Nabil Gabol, du parti du peuple pakistanais, voyage avec une escorte armée, ce qui ne l'empêche pas d'avoir toujours avec lui sa propre Kalashnikov.

Mardi 27 mars, tôt dans la matinée et quelques heures après que VICE a quitté Karachi, deux membres du Muttahida Qaumi Movement (MQM), un parti politique libéral, ont été tués chez eux par des types armés. Tout le monde savait qu’un truc du genre allait arriver. Le suspect était lié au Comité du peuple d’Aman, rivaux politiques du MQM. Ils fonctionnent en suivant ce valeureux principe : « Tu nous baises, on te descend. »

À Orangi Town, le nouveau repaire présumé des talibans, la police fait une descente retransmise en direct sur toutes les chaînes de télé. Ils reviennent avec un type barbu muni d'un 9 mm.

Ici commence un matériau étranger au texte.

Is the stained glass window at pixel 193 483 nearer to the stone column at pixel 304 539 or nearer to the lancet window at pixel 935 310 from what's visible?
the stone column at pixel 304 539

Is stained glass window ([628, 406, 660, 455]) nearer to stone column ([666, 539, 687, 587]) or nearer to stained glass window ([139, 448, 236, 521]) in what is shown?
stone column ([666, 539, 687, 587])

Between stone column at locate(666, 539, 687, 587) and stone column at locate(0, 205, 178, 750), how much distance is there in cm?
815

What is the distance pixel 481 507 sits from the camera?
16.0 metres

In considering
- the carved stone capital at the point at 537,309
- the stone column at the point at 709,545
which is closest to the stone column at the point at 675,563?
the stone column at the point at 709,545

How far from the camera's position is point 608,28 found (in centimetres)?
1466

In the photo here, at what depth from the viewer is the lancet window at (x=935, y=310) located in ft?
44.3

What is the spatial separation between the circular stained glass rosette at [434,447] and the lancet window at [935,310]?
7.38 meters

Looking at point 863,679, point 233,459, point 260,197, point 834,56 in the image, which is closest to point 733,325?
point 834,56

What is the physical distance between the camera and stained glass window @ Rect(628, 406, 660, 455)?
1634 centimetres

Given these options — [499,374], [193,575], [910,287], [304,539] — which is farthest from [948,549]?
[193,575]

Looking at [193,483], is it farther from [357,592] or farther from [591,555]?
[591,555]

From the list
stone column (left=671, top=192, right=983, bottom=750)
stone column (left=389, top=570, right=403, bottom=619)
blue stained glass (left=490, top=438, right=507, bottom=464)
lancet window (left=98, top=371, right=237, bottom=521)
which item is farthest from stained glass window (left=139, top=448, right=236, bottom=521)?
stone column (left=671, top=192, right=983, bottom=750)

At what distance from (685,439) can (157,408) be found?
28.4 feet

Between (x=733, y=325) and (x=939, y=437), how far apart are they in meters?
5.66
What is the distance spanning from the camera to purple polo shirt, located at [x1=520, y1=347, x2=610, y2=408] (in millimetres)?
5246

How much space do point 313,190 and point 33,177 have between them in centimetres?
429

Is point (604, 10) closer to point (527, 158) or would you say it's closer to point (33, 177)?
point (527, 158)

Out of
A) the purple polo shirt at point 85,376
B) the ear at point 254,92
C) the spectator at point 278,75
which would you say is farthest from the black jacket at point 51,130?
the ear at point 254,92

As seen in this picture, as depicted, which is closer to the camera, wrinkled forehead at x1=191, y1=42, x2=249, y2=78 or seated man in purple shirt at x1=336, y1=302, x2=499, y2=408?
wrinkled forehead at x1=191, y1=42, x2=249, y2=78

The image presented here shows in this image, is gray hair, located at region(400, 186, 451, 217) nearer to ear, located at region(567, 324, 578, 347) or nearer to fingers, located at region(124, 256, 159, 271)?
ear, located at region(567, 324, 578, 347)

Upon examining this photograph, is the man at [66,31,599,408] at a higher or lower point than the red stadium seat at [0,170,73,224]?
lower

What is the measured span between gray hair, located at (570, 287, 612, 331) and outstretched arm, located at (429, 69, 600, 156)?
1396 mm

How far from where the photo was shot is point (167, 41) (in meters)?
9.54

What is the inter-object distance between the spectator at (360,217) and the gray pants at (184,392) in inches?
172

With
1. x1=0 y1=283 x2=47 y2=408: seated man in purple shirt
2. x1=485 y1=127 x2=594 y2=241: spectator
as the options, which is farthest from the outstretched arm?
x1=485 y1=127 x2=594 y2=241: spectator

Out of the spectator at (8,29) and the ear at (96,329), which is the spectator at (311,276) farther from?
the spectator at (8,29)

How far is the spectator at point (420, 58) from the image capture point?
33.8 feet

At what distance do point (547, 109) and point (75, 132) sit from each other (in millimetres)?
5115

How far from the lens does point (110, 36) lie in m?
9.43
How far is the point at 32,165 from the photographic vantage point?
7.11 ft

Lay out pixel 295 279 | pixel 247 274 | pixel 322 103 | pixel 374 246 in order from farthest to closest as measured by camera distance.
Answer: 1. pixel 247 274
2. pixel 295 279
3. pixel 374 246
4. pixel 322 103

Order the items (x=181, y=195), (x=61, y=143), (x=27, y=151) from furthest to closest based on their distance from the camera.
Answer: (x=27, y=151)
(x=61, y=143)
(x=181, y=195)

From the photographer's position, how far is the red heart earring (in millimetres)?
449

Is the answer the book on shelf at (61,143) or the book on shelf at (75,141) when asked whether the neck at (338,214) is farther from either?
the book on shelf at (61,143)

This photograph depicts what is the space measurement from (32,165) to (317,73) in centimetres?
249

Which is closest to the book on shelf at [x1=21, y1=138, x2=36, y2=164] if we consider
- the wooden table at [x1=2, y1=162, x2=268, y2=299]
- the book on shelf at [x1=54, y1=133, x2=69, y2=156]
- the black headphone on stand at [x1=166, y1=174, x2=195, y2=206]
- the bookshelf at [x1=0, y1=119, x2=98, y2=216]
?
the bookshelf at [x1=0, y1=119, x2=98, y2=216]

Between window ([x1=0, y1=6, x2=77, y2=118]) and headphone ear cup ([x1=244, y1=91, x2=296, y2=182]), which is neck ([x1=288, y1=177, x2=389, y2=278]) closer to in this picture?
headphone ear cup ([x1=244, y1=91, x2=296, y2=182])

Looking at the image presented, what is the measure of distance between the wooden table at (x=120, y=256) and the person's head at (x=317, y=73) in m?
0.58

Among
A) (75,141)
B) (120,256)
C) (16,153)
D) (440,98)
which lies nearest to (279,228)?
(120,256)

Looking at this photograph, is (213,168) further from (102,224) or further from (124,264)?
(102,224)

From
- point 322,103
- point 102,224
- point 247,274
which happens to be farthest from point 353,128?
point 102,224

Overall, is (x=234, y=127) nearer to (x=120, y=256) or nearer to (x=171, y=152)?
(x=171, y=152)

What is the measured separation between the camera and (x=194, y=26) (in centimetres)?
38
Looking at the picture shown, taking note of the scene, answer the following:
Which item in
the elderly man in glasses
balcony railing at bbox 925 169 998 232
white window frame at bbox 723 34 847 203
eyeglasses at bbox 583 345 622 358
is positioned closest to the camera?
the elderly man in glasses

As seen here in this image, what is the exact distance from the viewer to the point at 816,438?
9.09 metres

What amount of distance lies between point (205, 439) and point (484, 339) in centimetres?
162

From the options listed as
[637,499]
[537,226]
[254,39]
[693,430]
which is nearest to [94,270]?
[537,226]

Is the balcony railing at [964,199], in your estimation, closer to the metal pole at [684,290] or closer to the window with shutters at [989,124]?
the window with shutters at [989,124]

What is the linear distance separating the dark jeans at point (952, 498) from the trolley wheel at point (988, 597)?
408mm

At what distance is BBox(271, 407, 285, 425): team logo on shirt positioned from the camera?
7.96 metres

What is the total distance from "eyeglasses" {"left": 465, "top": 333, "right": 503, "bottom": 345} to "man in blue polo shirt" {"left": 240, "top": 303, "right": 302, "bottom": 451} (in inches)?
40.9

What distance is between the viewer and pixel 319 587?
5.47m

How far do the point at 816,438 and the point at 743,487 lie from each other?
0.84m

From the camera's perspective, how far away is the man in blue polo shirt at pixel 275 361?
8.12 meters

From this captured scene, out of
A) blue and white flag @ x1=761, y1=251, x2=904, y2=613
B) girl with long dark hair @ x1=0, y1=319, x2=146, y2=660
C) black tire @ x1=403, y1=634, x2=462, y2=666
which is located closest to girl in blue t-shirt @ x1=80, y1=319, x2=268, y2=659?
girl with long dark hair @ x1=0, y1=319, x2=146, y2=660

Comme prévu, le MQM a ensuite pris le contrôle de la ville et foutu le feu à plusieurs véhicules. À la tombée du jour, des dizaines de voitures et de bus flambaient, neuf personnes avaient été tuées et beaucoup d’autres blessées ; la plupart dans des zones que VICE était allé filmer. Les magasins, les écoles, les transports publics et les stations d’essence avaient fermé. Les conflits entre groupes ethniques et politiques ont salement entaché la réputation de Karachi. L’an passé, près de 1 700 personnes ont perdu la vie à cause des violences dans la ville. Pourtant, on a parfois l’impression que les habitants de Karachi s’en foutent un peu. Ils matent les infos, râlent deux minutes sur ce qui se passe et c’est tout.